-- Selection start --
# Problem Statement

You have to write a python script which can fetch all the tweets(as many as allowed by Twitter
API) done by midas@IIITD twitter handle and dump the responses into JSONlines file.<br>
The other part of your script should be able to parse these JSONline files to display the
following for every tweet in a tabular format.

<ul style="list-style-type:disc;">
  <li>The text of the tweet.</li>
  <li>Date and time of the tweet.</li>
  <li>The number of favorites/likes.</li>
  <li>The number of retweets.</li>
  <li>Number of Images present in Tweet. If no image returns None.</li>
</ul>

# Solution

In [41]:
import tweepy           #Tweepy supports accessing Twitter via OAuth.It provides access to the well documented Twitter API.
import csv              #csv module to store the tweets in tabular format(csv)
import sys              #System-specific parameters and functions
import jsonlines        #Python library to simplify working with jsonlines and ndjson data.
import pandas as pd     #Pandas library to read csv

In [42]:
#Authorization Credential

In [43]:
consumer_key = ""
consumer_secret = ""
access_key = ""
access_secret = ""

In [44]:
def get_all_tweets(screen_name):
    auth = tweepy.OAuthHandler(consumer_key, consumer_secret)
    auth.set_access_token(access_key, access_secret)
    api = tweepy.API(auth)
    alltweets = []
    new_tweets = api.user_timeline(screen_name = screen_name,count=200,tweet_mode='extended')
    alltweets.extend(new_tweets)
    oldest = alltweets[-1].id - 1
    while len(new_tweets) > 0:
        new_tweets = api.user_timeline(screen_name = screen_name,count=200,max_id=oldest)
        alltweets.extend(new_tweets)
        oldest = alltweets[-1].id - 1
        print ("...%s tweets downloaded so far" % (len(alltweets)))
    #dump tweets in jsonline file
    fp = "tweets.jsonl"
    with jsonlines.open('tweets.jsonl', mode='w') as writer:
        for x in alltweets:  
             writer.write(x._json)
-- Selection end --
-- Dataset records start --
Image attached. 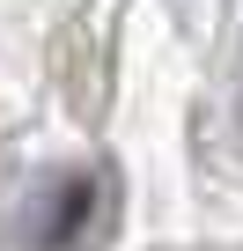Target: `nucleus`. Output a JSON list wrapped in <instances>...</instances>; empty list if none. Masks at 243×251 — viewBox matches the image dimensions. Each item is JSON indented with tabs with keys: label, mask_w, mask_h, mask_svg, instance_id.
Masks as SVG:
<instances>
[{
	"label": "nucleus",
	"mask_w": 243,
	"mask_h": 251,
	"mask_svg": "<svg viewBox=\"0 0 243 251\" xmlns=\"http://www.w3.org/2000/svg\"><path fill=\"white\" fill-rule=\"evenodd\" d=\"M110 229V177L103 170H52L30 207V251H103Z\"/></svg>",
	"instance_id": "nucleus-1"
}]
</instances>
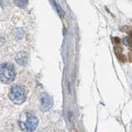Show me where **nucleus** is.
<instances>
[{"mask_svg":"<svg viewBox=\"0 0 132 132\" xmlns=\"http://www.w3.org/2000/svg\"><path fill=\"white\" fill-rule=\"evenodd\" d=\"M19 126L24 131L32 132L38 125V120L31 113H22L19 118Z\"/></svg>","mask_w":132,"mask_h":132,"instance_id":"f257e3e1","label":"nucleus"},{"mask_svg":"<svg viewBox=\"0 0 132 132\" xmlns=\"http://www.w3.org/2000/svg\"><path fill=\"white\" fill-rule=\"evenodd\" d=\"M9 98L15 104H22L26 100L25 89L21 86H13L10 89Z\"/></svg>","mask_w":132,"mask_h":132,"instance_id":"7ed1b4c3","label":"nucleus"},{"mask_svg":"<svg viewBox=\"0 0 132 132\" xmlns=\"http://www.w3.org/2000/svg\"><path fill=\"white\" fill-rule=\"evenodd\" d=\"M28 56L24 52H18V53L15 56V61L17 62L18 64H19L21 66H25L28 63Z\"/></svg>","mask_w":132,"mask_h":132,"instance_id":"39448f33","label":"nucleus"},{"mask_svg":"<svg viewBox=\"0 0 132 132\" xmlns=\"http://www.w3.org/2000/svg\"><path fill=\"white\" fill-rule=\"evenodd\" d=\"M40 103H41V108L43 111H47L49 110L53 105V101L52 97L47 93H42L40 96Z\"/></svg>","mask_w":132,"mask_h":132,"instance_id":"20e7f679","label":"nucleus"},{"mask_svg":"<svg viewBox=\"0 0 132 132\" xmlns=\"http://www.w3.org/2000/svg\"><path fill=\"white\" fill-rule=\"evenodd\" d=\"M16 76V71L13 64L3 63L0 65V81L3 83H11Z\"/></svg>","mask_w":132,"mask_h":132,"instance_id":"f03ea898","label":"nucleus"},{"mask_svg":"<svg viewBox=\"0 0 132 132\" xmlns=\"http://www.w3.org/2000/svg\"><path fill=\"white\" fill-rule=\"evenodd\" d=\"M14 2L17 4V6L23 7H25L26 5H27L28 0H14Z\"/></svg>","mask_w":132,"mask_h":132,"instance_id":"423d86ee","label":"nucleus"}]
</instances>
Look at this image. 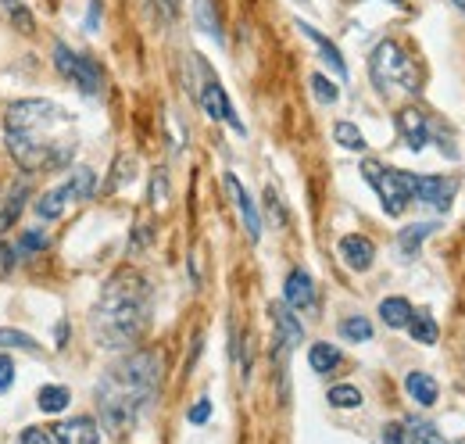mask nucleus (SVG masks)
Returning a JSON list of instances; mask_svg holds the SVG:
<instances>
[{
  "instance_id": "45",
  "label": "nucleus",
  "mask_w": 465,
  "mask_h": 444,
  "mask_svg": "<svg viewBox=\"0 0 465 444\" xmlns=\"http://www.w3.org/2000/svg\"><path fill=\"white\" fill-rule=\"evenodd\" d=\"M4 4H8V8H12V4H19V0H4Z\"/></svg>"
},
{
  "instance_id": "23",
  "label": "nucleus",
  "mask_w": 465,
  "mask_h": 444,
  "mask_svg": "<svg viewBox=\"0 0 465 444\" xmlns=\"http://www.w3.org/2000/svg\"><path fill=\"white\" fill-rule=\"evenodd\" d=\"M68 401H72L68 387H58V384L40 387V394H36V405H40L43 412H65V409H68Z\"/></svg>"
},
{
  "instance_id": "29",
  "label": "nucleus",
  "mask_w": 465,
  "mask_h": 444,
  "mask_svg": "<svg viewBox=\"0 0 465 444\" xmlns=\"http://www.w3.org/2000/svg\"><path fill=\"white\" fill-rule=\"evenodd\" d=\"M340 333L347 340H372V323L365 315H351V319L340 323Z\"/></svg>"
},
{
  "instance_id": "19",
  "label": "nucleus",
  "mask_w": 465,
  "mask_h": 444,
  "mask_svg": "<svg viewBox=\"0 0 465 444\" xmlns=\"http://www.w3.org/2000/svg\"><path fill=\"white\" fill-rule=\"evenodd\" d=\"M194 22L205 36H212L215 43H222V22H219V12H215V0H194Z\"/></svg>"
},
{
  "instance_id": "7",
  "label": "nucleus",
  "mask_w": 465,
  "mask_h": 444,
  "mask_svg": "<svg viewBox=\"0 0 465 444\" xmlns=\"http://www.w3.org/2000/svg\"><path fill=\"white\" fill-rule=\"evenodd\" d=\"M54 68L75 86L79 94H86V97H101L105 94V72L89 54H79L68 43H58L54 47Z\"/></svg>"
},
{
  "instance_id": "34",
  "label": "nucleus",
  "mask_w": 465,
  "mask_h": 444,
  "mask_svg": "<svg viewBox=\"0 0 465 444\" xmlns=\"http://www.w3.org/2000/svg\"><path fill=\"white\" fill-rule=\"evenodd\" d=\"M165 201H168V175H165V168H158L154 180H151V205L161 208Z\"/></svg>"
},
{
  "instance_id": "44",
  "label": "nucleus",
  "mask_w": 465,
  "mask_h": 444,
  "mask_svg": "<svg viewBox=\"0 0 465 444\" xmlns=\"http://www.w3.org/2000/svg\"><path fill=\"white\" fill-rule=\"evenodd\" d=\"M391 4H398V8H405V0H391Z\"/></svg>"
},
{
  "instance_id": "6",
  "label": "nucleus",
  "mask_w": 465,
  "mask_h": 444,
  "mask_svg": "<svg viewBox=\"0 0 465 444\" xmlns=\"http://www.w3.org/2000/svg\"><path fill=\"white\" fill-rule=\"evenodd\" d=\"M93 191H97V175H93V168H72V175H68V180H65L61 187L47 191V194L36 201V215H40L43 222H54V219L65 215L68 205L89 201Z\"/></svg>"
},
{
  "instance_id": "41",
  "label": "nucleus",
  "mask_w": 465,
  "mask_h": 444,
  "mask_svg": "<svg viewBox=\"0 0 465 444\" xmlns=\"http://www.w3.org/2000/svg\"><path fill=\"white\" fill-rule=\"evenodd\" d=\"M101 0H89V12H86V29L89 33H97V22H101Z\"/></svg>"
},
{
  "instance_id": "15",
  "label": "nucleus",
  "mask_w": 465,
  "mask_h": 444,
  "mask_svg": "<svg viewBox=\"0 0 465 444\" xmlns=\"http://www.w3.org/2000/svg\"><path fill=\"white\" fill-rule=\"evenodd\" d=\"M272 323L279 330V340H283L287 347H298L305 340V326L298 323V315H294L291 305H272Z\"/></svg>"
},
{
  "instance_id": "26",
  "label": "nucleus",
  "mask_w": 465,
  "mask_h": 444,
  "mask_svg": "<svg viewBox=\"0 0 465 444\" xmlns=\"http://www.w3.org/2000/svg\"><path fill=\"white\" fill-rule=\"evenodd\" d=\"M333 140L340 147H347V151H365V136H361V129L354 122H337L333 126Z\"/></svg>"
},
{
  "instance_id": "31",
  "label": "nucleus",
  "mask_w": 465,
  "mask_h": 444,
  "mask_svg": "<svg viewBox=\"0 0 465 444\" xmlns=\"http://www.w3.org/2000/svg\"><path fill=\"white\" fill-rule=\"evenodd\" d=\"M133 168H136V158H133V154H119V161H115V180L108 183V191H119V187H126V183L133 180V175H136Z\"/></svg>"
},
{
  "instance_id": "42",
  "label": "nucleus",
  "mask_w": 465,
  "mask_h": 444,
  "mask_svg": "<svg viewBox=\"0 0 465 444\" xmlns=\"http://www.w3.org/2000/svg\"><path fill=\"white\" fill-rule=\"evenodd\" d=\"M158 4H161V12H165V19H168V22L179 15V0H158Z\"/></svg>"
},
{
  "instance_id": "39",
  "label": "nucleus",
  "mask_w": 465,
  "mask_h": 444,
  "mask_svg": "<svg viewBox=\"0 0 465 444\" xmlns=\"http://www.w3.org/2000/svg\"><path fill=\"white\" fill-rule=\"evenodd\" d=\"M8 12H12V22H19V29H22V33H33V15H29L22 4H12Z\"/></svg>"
-- Dataset records end --
* [Challenge]: From the tweet-fetching script, extract verbatim the part that opens with the words containing "#dump tweets in" and closes with "writer.write(x._json)". The records are not needed for this work.

* [Complete output]:
#dump tweets in jsonline file
    fp = "tweets.jsonl"
    with jsonlines.open('tweets.jsonl', mode='w') as writer:
        for x in alltweets:  
             writer.write(x._json)